もう少しくわしく説明すると、羽黒山は観音の補陀落浄土で現在、月山は過去世に成仏して衆生を引摂し給う阿弥陀如来の極楽浄土、葉山は未来永劫にわたって衆生の苦悩を除き給う薬師如来の瑠璃光浄土、湯殿山は法身常行の大日如来のいます密厳浄土である。
[中略]
湯殿山を三山の総奥之院というのは、月山には採燈森、羽黒山には荒沢、葉山には白磐神社のあるところを奥之院といったように、それぞれに奥之院があるのだが、それら三山の神奥本源の霊域こそ湯殿山であるとされたもので、湯殿山の御深秘については問うな、語るな、問われても答えるな、語られても聞くな(不問不言不聞不説・有語無聞)の霊場とされたのである。
しかし、戦国動乱の時代には三山抖擻の行も衰えたため、葉山との交流も薄れた。
[中略]
そういうことから、羽黒山の支配下修験の護持する鳥海山(2230メートル)が薬師如来を本地仏とするのを幸いに、これを三山の中に包含しようとするこころみもなされた。
しかし、各登山口との関係が十分に調整されていなかったのと、山と山の間に庄内平野が横たわるため、山林修行の緊張感がそこで中断される危険をはらんでいること、それを避けるために強いて山岳地帯に道を求めようとすれば、どうしても尾根から沢へ、沢から尾根への登り下りが多いなど、いろいろの悪条件があったことから、湯殿山に近い薬師岳(1262メートル)を加えて三山とするに至ったのである。
しかし、実際には薬師岳に入峰することはほとんどなく、姥月光からこれを遥拝して湯殿山に駆けいるようになった。

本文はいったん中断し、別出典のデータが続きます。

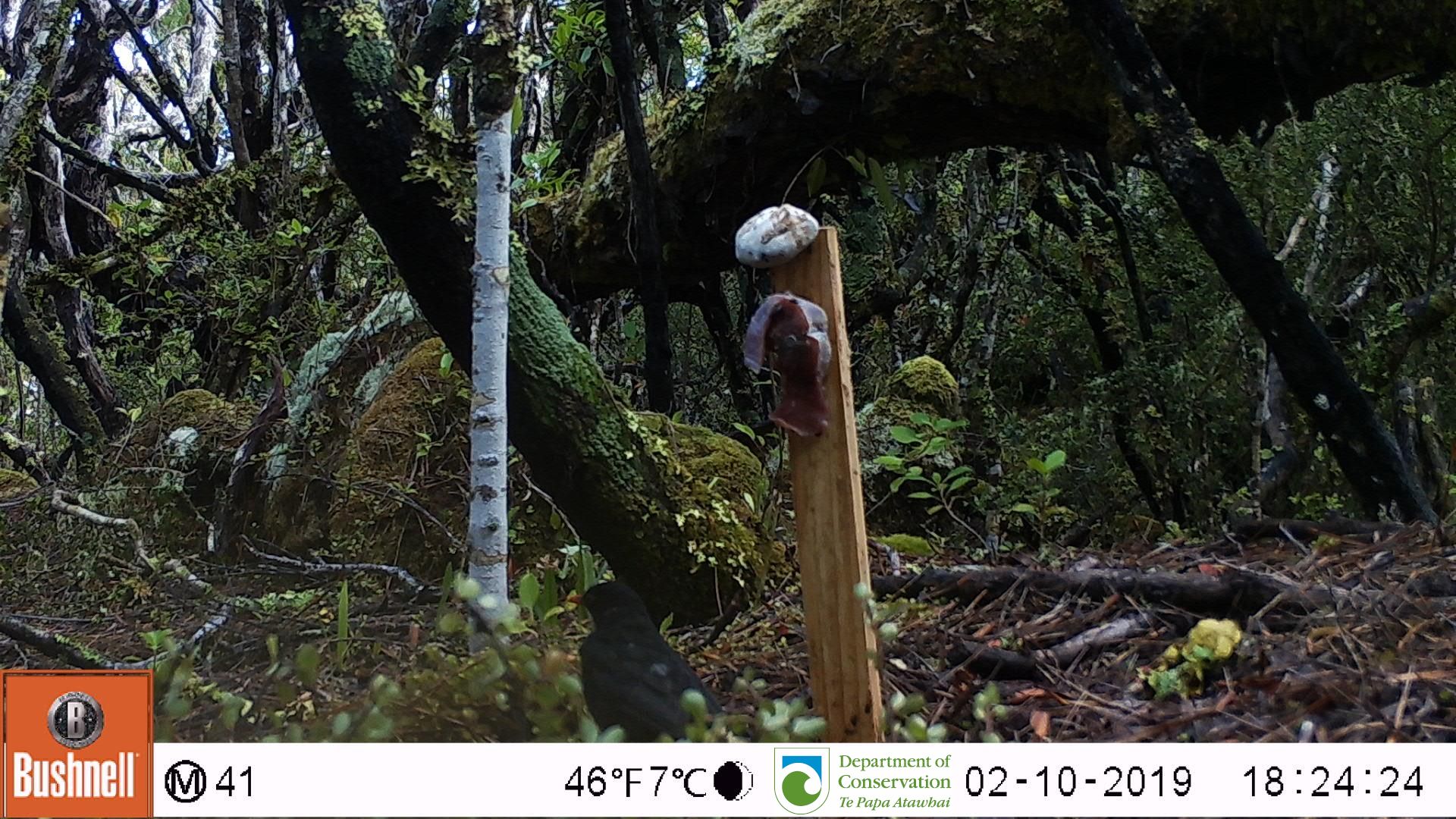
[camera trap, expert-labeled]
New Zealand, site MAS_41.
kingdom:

そのため三関三渡の教説にあわせて薬師岳の薬師如来を湯殿山に勧請合祀したのである。
このようにして湯殿山を三山の中にいれるとともに、三山総奥之院に位置付けたりもしたのである。
* 白磐神社は式外社(国史現在社)である。
羽黒山と出羽神社
平安・鎌倉以来、羽黒山の名は羽黒山大権現や羽黒山伏とともに、文書・記録・小説などにあらわれるようになるが、出羽または伊弖波神社の名はほとんどみえず、羽黒山に鎮まる神は羽黒彦命と玉依姫命および鸕鷀草葺不合尊の娘である伯禽州姫命とされ、羽黒彦命は倉稲魂命の異名で、九頭竜王の御子神とされ、この三神を羽黒山大権現と崇め、本地は観世音菩薩(伯禽州姫命)・軍荼利明王(羽黒彦命)・妙見菩薩(玉依姫命)としたが、縁起書といわず、教義書といわず、諸書にさまざまの説がでていて、判断に苦しむのである。
湯殿山
湯殿山は標高1504メートル。
湯殿山大権現の御神体と仰がれる一大巨岩は、その300メートルほど下を流れる清川(梵字川の上流)に臨んで屹立し、岩塊の至るところから温度52,3度の温湯を噴き出し、大小二つの頭をもっている。
その泉質は食塩含有炭酸鉄泉で、御神体岩は水酸化鉄の沈殿によって形成された赤褐色の噴泉塔であるが、いつもあやしく光り輝いている。
二つの頭のうち、やや低くて小さい方を金剛界大日如来、少し高くて大きい方を胎蔵界大日如来と仰ぎ、二つの頭をもつ岩が一つに結ばれているところから、羽黒山の先達は胎金一致の大日如来と拝し、真言四ヶ寺の行人は金胎両部の大日大霊権現と崇める。